Where is everyone? The silence was unnerving after so much chaos.
“This way,” Asher said, choosing a corridor that led upward.
They walked in tense silence with Levi hyperaware of every sound Asher made behind him. The man moved like a predator—silent, controlled, ready to strike. But now there was something else in his presence, a satisfaction that made Levi’s skin crawl.
He thinks he’s won something. And maybe he had. Maybe the moment Levi had responded to his contact, some fundamental boundary had been crossed.
“You’re angry,” Asher observed after several minutes.
“I’m disgusted,” Levi replied without turning around.
“With me, or with yourself?”
The question hit too close to home. Levi was disgusted with both of them—Asher for what he’d done, but himself for how he responded.
“Both,” he admitted.
“There’s no shame in pleasure,” Asher said. “Even when it comes from unexpected sources.”
“There’s shame in taking pleasure by force.”
“I didn’t force you to enjoy it.”
Levi stopped walking and spun around, rage overriding his shame. “You held your hand over my mouth and touched me without permission while I was trapped and terrified! How is that not force?”
Asher’s mouth quirked as he considered the question. “You could have fought harder. You could have tried to get away.”
“I was pinned against a wall.”
“You could have bit my hand. Kneed me. You chose not to.”
Chose not to. As if his freeze response was a conscious decision. As if being too scared to fight back was the same as consent.
“That’s not how consent works,” Levi said through gritted teeth.

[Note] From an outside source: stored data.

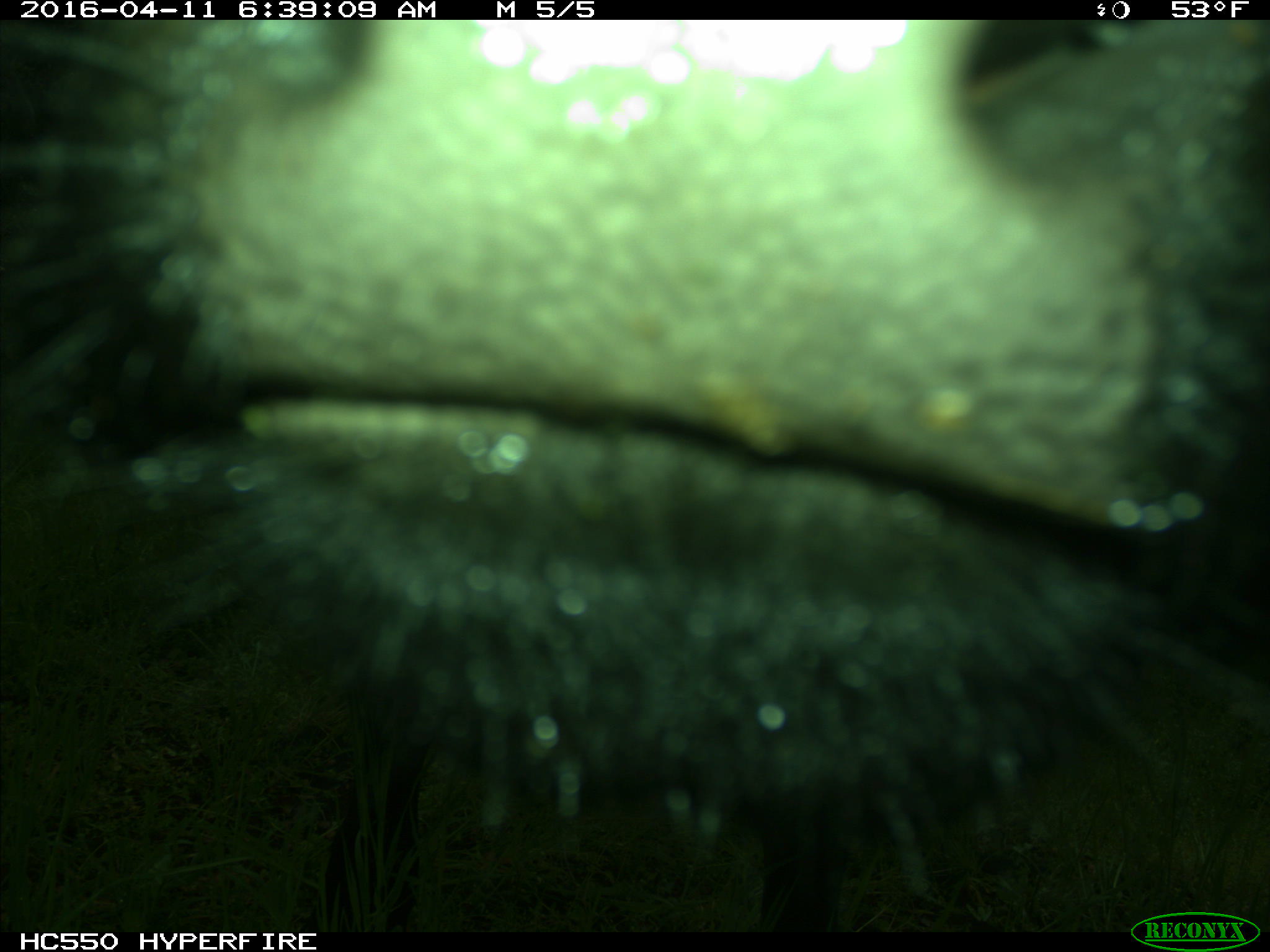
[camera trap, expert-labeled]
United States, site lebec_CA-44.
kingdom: Animalia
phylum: Chordata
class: Mammalia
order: Artiodactyla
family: Bovidae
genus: Bos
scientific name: Bos taurus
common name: domestic cow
Bos taurus (domestic cow).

“Isn’t it? You responded to me. Your body wanted what I was giving you. How is that different from saying yes?”
The question was so fundamentally wrong that Levi didn’t know where to begin. But before he could formulate a response, a new sound echoed through the corridors.
Clap. Clap. Clap.
Slow, deliberate applause coming from somewhere ahead of them.
They both froze, listening. The clapping continued, measured and mocking, echoing off the concrete walls.
“Someone’s alive,” Levi breathed.
But as they followed the sound through the corridor’s twists and turns, Levi couldn’t shake the feeling that they were walking into another trap.
The applause stopped abruptly, leaving only silence and the distant hum of the building’s mechanical heart.
What the hell is waiting for us?
Whatever they found ahead, Levi knew that everything had changed. The dynamic between them shifted in ways he didn’t fully understand, and the shame of his own response was eating him alive.
I came in his hand, he thought with renewed horror. I came while those things were hunting us.
And the worst part was, he wasn’t sure he’d have the strength to resist if Asher tried it again.